15. The optical device of claim 1, wherein the at least two elongate portions comprises at least a first elongate portion and a second elongate portion that is adjacent and generally parallel to the first elongate portion, wherein light propagates into the first elongate portion, generally along a length of the first elongate portion, into the second elongate portion, and generally along a length of the second elongate portion, wherein the first and second elongate portions are optically coupled to one another such that the light is coupled between the first and second elongate portions in a direction generally perpendicular to the first and second elongate portions as the light propagates generally along the lengths of the first and second elongate portions, wherein the light undergoes a first phase shift while propagating along the length of the first elongate portion and a second phase shift while propagating along the length of the second elongate portion, wherein the first phase shift is different from the second phase shift.

16. The optical device of claim 15, wherein a difference between the first phase shift and the second phase shift is a non-zero multiple of 2π.

17. The optical device of claim 16, wherein the light is coupled between the first and second elongate portions in the direction generally perpendicular to the first and second elongate portions with a coupling length less than 300 times a wavelength of the light.

18. The optical device of claim 1, wherein the at least one optical waveguide comprises a ridge waveguide.

19. The optical device of claim 1, further comprising at least one optical coupler in optical communication with the at least one optical waveguide, and wherein the at least one optical waveguide extends across an area and comprises at least one portion configured to receive the light from the at least one optical coupler and to emit the light after propagating through the at least one optical waveguide, wherein the at least one portion is positioned at or near an outer boundary of the area.

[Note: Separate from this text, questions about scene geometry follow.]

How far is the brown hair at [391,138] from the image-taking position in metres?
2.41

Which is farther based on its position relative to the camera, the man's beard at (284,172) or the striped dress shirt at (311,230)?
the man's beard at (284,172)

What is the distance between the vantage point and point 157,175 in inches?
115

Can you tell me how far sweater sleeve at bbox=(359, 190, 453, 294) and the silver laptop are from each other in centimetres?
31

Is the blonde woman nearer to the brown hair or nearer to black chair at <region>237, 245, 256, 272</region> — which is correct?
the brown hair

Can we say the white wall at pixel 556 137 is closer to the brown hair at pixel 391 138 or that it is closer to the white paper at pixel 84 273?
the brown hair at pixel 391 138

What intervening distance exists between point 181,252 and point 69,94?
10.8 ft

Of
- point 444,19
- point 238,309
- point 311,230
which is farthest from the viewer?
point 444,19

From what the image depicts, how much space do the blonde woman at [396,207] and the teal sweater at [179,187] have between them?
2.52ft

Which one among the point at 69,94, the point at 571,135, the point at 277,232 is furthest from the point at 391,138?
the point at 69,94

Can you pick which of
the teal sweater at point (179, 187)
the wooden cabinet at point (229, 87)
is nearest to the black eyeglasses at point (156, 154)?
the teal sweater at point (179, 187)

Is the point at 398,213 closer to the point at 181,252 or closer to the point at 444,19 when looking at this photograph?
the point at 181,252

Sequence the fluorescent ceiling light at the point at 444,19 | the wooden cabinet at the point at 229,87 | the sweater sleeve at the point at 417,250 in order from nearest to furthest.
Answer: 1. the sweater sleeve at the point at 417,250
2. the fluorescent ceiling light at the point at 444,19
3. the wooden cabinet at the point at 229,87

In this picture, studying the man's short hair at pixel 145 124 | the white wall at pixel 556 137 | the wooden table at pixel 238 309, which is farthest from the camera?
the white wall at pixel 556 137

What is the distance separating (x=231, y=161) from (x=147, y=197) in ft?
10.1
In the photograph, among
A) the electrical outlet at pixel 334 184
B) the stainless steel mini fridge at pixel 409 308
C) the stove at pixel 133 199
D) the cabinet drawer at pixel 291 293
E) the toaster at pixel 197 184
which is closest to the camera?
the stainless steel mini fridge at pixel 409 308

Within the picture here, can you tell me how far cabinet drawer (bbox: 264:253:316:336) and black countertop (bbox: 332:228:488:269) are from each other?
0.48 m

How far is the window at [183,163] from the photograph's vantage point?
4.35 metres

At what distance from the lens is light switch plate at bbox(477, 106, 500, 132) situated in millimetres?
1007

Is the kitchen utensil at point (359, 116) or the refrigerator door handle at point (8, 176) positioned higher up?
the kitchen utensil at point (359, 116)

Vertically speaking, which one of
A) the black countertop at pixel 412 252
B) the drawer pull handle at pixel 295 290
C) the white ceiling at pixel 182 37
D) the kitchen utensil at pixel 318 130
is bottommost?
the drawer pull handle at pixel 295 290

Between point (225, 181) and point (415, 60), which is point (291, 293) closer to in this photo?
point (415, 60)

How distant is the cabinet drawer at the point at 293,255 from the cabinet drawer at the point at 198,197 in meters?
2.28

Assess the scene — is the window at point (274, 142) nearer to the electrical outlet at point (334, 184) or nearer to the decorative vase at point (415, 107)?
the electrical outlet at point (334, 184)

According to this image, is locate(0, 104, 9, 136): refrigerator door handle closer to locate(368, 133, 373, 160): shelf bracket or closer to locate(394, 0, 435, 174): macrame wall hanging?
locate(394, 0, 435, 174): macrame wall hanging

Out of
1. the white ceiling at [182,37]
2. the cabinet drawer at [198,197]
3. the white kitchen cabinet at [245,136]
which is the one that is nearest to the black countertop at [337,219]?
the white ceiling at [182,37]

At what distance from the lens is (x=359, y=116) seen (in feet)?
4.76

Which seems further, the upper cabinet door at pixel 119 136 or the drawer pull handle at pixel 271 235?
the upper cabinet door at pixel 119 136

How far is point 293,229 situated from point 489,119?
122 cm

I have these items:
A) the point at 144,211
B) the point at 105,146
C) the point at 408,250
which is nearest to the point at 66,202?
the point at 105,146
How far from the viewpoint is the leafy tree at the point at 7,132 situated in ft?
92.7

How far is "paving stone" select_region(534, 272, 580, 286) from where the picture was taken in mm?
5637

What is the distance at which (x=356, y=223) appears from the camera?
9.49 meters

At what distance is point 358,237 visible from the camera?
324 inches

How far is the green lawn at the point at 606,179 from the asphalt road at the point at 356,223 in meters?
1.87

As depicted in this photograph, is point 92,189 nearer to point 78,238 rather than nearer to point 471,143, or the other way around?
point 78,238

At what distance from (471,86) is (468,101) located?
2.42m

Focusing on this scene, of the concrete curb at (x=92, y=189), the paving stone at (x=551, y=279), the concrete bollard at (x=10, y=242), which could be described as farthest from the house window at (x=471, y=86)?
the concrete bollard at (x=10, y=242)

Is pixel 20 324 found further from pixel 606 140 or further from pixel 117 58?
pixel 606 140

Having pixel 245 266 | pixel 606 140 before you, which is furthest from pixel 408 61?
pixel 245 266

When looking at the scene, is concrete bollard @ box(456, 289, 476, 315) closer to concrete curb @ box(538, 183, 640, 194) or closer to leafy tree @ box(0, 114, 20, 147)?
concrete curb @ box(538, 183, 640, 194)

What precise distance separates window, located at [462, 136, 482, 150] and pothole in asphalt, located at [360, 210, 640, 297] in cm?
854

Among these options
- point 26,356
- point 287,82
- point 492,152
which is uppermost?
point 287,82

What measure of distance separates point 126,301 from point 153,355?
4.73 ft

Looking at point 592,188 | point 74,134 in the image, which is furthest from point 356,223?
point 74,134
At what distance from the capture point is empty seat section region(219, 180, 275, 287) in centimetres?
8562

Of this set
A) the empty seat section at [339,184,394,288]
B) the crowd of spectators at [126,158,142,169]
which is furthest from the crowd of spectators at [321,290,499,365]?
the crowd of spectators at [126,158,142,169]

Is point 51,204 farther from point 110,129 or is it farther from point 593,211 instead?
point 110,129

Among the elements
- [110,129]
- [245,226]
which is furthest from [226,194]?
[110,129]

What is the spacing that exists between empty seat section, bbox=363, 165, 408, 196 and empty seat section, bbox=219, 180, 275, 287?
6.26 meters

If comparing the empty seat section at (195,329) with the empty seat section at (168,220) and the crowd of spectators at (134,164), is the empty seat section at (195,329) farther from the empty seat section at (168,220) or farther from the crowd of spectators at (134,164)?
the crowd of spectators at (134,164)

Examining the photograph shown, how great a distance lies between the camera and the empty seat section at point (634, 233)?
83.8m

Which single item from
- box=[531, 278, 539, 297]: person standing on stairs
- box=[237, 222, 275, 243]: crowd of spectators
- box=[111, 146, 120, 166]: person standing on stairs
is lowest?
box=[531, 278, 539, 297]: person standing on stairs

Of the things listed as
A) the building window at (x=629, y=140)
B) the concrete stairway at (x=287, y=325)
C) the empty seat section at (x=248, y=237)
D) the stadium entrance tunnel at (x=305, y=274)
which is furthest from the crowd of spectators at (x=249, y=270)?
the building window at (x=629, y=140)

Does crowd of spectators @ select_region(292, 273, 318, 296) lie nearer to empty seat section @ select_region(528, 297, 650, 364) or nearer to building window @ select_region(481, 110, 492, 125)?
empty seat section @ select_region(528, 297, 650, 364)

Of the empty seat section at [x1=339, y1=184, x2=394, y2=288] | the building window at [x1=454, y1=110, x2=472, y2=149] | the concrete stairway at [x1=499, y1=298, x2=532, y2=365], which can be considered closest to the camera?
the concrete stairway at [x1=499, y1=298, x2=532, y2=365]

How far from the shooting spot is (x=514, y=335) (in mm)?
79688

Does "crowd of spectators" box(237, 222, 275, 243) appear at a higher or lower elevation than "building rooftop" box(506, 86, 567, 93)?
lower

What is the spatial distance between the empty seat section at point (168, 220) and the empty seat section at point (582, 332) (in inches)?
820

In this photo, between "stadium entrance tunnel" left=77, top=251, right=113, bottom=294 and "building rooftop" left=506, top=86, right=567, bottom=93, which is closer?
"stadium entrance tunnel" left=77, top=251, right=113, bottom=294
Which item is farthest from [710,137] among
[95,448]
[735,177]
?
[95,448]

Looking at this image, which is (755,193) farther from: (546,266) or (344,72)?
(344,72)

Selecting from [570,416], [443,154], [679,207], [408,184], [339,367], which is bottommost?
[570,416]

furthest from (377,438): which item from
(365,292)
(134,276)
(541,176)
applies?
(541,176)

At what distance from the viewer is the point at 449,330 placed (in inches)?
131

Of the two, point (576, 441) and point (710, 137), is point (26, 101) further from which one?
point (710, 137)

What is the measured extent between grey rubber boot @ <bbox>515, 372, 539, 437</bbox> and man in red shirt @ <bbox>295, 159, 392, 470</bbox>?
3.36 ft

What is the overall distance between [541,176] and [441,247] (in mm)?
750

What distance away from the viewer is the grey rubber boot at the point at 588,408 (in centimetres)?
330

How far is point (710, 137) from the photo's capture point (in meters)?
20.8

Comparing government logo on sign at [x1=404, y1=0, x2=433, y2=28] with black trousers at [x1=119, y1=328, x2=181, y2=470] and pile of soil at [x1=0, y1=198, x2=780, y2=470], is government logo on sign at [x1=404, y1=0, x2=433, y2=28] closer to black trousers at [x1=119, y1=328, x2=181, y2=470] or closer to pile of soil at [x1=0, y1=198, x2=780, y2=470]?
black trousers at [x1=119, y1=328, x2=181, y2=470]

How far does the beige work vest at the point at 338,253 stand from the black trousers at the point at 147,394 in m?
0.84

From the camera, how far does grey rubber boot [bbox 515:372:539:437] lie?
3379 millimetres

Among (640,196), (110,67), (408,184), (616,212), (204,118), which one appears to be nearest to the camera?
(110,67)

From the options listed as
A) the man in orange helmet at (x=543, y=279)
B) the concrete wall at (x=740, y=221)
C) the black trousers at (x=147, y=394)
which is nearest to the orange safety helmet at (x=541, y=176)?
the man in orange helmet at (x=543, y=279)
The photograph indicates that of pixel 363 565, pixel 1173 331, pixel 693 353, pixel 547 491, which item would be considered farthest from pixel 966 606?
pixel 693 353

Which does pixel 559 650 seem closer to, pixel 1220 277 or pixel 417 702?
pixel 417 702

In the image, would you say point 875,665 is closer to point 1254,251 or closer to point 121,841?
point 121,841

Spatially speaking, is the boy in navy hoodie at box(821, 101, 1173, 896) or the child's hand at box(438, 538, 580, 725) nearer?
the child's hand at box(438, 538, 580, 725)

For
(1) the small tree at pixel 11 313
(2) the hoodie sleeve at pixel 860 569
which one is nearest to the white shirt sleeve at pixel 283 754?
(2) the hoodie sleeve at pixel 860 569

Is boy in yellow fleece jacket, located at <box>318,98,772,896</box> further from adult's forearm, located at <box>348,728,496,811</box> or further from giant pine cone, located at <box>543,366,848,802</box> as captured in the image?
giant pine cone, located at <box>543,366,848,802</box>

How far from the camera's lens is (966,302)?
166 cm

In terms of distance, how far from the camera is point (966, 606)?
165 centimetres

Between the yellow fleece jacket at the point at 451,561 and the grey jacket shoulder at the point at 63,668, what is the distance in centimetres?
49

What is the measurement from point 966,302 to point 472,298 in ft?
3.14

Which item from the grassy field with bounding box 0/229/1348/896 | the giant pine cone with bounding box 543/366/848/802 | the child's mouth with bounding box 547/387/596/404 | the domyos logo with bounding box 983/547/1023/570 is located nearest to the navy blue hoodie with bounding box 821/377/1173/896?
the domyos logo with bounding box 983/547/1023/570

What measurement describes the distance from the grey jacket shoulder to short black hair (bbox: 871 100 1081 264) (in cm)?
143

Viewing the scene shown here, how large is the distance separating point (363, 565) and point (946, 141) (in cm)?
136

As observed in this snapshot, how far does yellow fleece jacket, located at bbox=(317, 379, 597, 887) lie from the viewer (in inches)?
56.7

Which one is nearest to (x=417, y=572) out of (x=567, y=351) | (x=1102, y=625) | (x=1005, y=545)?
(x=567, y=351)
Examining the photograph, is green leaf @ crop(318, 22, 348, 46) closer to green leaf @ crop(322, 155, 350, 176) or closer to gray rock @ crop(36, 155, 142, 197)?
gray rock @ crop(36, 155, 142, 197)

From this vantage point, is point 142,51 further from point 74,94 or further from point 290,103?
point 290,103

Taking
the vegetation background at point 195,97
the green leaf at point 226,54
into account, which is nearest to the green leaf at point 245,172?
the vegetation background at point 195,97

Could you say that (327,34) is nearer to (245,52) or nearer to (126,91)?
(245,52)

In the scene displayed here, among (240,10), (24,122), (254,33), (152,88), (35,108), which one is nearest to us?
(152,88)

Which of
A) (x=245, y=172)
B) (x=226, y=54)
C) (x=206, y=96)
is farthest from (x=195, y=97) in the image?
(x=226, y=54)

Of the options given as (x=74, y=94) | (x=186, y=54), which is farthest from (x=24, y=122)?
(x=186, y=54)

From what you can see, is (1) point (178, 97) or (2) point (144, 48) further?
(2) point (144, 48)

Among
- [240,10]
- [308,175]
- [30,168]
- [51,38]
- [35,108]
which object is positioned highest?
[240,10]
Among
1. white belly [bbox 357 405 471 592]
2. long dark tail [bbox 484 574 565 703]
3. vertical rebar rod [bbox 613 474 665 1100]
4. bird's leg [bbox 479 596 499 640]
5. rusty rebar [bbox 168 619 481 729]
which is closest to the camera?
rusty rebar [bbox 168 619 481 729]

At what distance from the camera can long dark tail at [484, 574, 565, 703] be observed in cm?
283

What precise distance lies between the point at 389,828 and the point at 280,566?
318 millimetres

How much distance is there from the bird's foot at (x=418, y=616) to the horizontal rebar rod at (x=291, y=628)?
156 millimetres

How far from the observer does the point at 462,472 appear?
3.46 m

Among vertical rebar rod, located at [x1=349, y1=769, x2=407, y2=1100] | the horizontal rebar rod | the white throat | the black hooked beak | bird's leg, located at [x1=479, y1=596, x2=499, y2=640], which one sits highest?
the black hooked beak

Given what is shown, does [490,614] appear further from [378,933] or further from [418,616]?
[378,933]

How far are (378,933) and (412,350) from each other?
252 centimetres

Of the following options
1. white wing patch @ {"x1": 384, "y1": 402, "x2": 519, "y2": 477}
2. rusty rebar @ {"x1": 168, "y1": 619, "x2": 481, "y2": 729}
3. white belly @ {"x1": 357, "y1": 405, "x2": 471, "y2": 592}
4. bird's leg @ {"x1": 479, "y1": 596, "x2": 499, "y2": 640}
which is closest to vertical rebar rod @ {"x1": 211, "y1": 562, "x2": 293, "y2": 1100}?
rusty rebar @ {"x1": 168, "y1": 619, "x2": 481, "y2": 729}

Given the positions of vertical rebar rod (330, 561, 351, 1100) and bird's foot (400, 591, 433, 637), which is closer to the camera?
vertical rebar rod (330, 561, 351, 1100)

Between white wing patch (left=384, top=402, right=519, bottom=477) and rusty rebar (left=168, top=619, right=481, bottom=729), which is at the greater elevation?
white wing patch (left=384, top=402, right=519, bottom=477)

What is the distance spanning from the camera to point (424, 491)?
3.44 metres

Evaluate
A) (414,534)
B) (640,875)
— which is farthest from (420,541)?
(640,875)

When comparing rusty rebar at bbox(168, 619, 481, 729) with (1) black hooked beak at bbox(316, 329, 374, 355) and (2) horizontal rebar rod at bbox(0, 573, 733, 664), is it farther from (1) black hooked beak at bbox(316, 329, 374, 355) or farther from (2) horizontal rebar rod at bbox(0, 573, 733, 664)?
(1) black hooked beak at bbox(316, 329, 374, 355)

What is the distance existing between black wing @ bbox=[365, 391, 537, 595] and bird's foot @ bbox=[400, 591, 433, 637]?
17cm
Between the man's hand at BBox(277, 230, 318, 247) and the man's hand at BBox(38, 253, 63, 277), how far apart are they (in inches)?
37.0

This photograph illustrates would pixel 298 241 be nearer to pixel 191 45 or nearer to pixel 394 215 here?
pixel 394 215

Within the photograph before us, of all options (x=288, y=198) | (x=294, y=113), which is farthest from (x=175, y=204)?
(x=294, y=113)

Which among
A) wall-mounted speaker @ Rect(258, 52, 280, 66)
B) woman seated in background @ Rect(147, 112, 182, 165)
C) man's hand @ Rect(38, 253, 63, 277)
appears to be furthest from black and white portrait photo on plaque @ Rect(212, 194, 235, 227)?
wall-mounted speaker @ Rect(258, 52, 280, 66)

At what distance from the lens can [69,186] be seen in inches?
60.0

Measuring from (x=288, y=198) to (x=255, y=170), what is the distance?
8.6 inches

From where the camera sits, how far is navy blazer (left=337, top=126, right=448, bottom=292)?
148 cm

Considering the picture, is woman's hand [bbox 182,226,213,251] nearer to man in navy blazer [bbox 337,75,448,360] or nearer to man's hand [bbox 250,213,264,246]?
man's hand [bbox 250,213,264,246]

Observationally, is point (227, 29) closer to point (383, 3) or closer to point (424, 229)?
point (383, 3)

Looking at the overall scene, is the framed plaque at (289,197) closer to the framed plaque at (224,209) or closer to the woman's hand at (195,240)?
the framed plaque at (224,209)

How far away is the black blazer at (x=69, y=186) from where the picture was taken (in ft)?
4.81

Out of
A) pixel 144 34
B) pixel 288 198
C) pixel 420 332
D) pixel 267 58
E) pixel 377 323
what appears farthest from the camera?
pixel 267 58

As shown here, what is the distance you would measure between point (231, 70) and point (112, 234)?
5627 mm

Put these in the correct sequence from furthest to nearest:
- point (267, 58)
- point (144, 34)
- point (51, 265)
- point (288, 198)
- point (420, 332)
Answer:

20. The optical device of claim 19, further comprising a reflecting portion, wherein the received light propagates from the at least one portion through a first portion of the at least one optical waveguide, reflects from the reflecting portion, propagates through a second portion of the at least one optical waveguide, to the at least one portion.

21. The optical device of claim 19, wherein the at least one optical waveguide comprises a plurality of loops offset from one another.

22. The optical device of claim 21, wherein two or more loops of the plurality of loops cross one another.

23. The optical device of claim 19, further comprising at least one optical detector configured to receive at least a portion of the emitted light and to generate a signal indicative of the emitted light.

24. A method of sensing a perturbation, the method comprising:

inputting light to at least one optical waveguide, the at least one optical waveguide comprising a plurality of elongate portions, wherein the light propagates sequentially and generally along the elongate portions, wherein at least two elongate portions of the plurality of elongate portions are generally planar with one another and are adjacent and generally parallel to one another, the at least two elongate portions optically coupled to one another such that the light is coupled between the at least two elongate portions in a direction generally perpendicular to the at least two elongate portions as the light propagates generally along the at least two elongate portions; and

detecting at least a portion of the light transmitted from the at least one optical waveguide.

25. The method of claim 24, wherein the perturbation comprises at least one of a change of a strain applied to at least a portion of the at least one optical waveguide, a change of a temperature applied to at least a portion of the at least one optical waveguide, and a change of a refractive index of at least a portion of the at least one optical waveguide.

26. The method of claim 24, wherein the light is laser light having a wavelength at a transmission spectrum peak of the at least one optical waveguide or on a side of the transmission spectrum peak having a non-zero slope and having a linewidth narrower than a linewidth of the transmission spectrum peak.